Ohki's $650 42 inch passive 3D TV reviewed
3.9Overall Score
Price (RRP): $649 Manufacturer: Ohki

The price of 3D televisions has crashed since their introduction 18 months ago, with name brands now selling 42 inch active models for a smidge under $1000. The sting in the tail is that four pairs of 3D glasses for the family will add around $500, but with Ohki’s passive 3D set you get the whole deal delivered to your door for a smidge under $650.

Worth a look?  We thought so.

Features and specs

Korean electronics giant LG was the first to market with a passive 3D TV in mid-2011, and as the only maker of such panels in the world, its technology is the bedrock for the Ohki model under review here (Toshiba is also using LG’s passive 3D technology).

Ohki is the house brand of e-tailer, Ohki, and is available exclusively through its online store, which also sells cameras, GPS, appliances and other electronics equipment from mainstream brands.

In the box, you’ll find the LCD TV, a stand that needs to be assembled, HDMI cable, remote, a manual and four sets of passive 3D glasses. These are the same type you receive with your 3D cinema ticket, and are readily available elsewhere for around $10 each.

Four sets of these glasses are thrown in the box.

Ohki’s 42-inch (OHK42/LCD3D) supports 1080p Full HD, although only in 2D. Like all passive 3D sets currently available, the polarising technology used to alternate images to the left and right eyes effectively halves the resolution of the image, presenting a lower definition picture.

There’s plenty of connectivity options on the Ohki, with three HDMI sockets, one VGA, two component and two sets of composite RCA ports. You’ll also find two USB ports here, designed for both loading external content or recording programs to external USB drive using the set’s PVR feature.

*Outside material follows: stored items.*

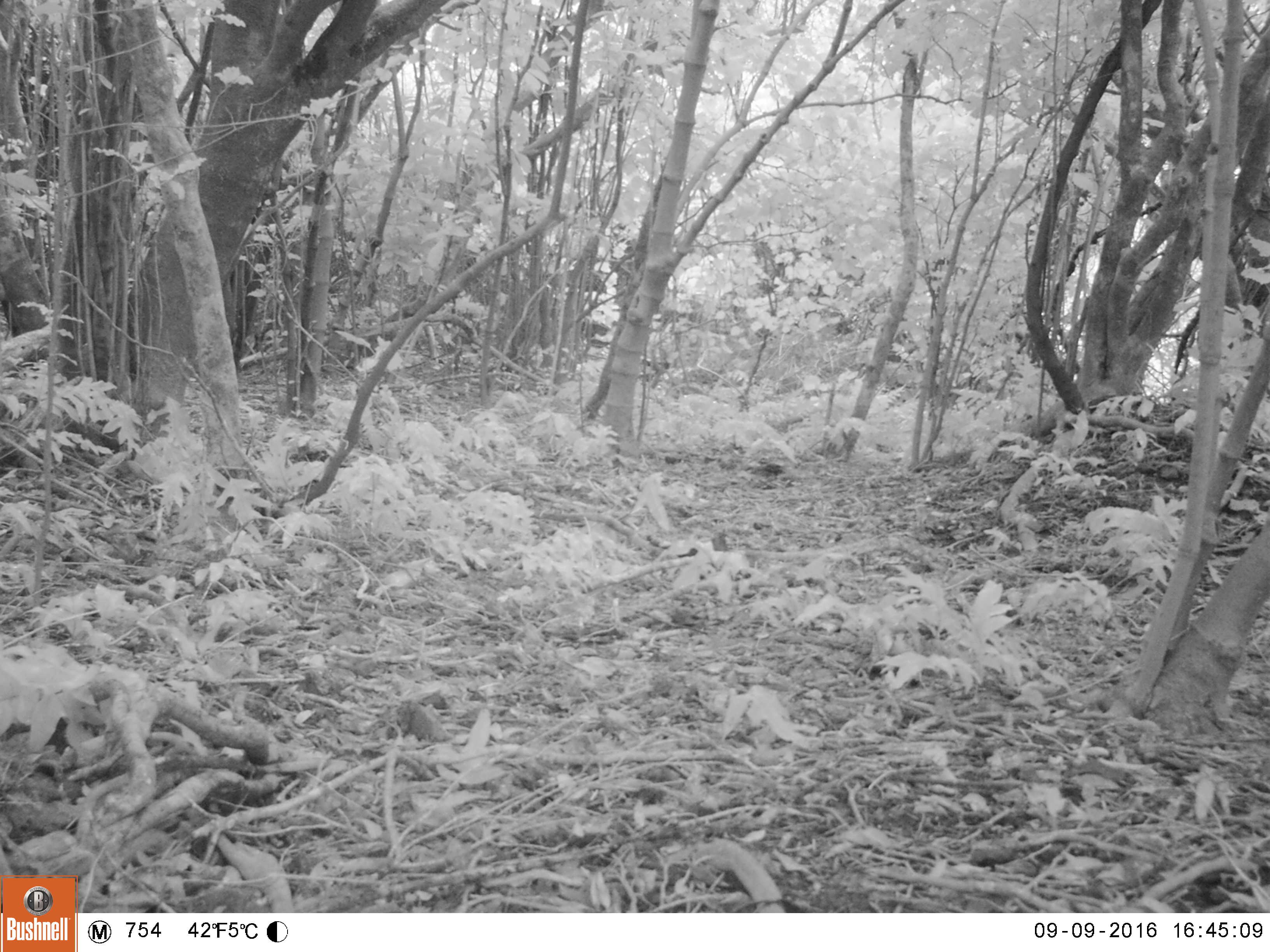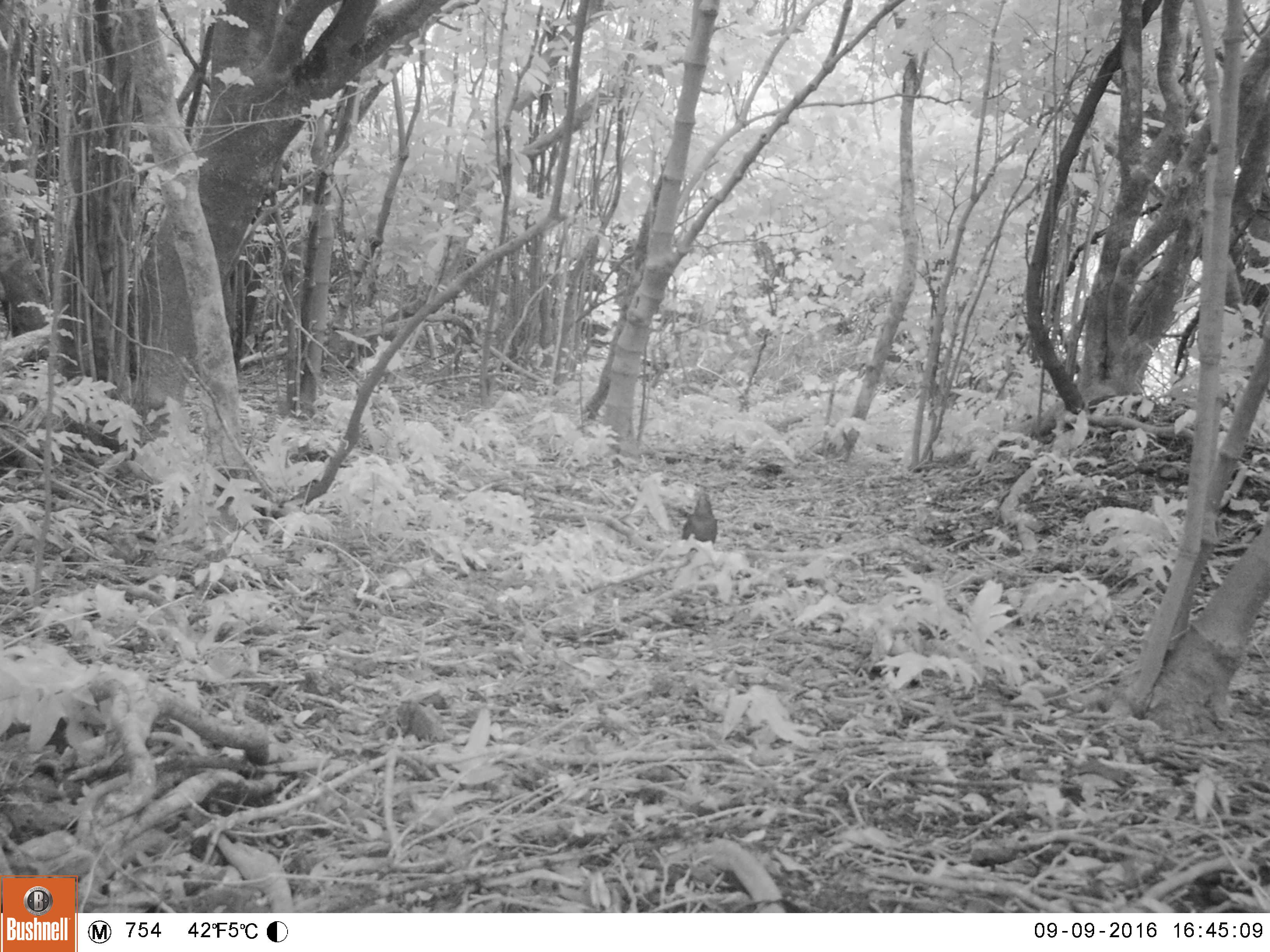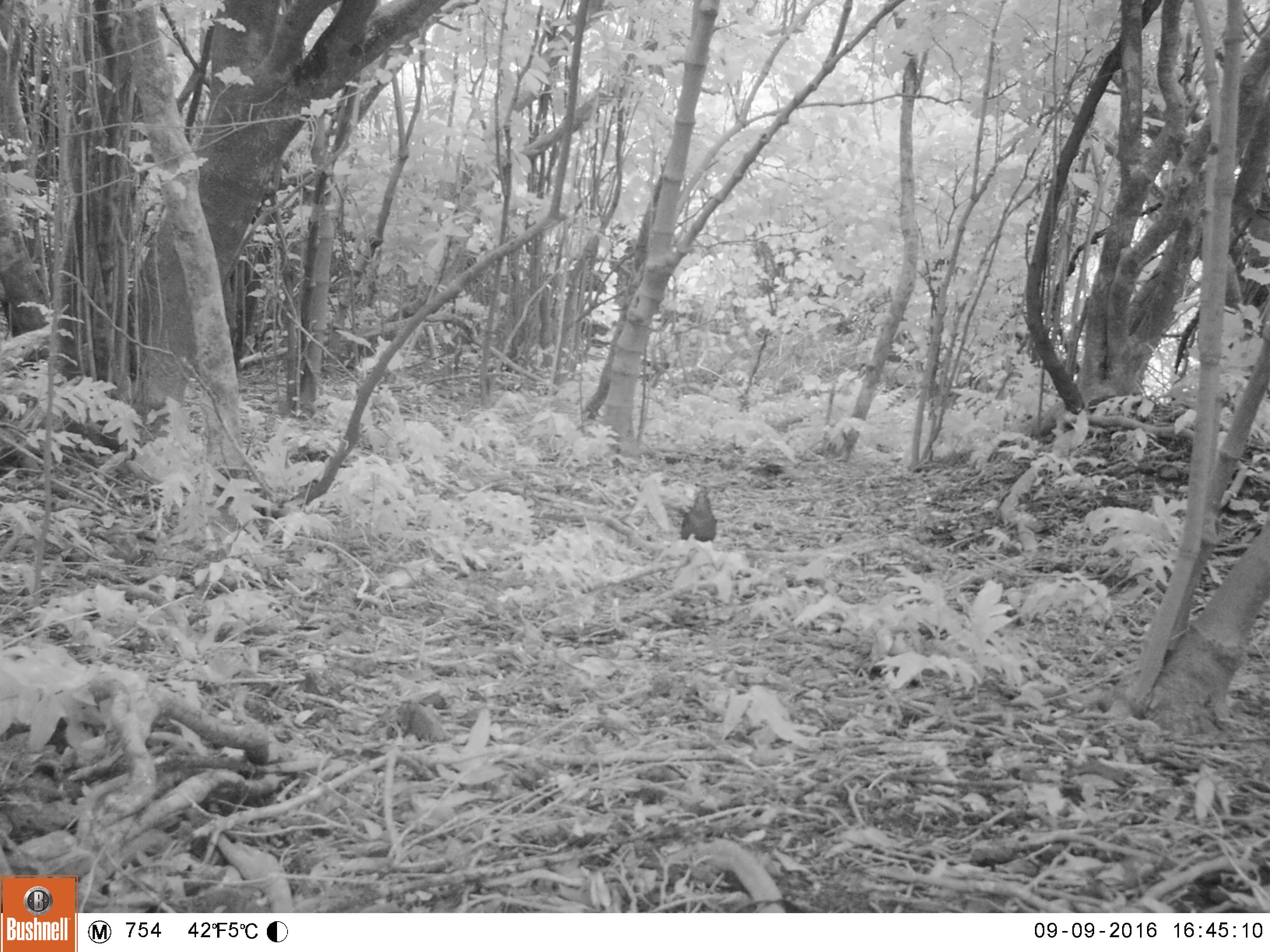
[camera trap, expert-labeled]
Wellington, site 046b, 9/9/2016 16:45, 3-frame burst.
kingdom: Animalia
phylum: Chordata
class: Aves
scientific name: Aves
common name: bird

The set provides a pair of 5 watt speakers.

Performance

The generic nature of the entry-level TV ‘animal’ is apparent in this Ohki 3D TV: it’s cosmetically unremarkable, the remote is standard, though nicely responsive, and the menu system is familiar, if a bit workman-like.

The picture, however, is what we’re here for, so what of just what kind of a 3D picture does $650 buy?

The answer is a surprisingly decent one, provided you’re prepared to muck about with the settings depending on the source material.

For example, the 3D Blu-ray versions of “Cloudy With A Chance Of Meatballs” and “The Lion King” delivered nicely convincing 3D effects out of our PS3 with the Ohki 3D set to “Antitone” mode. “Monster House”, however, displayed little 3D in this mode, but switching the regular “Positive Order” setting added the depth that was missing.

There was nothing we could identify about the source material that indicated which setting would suit best, so we recommend you try all options when loading your movie or game.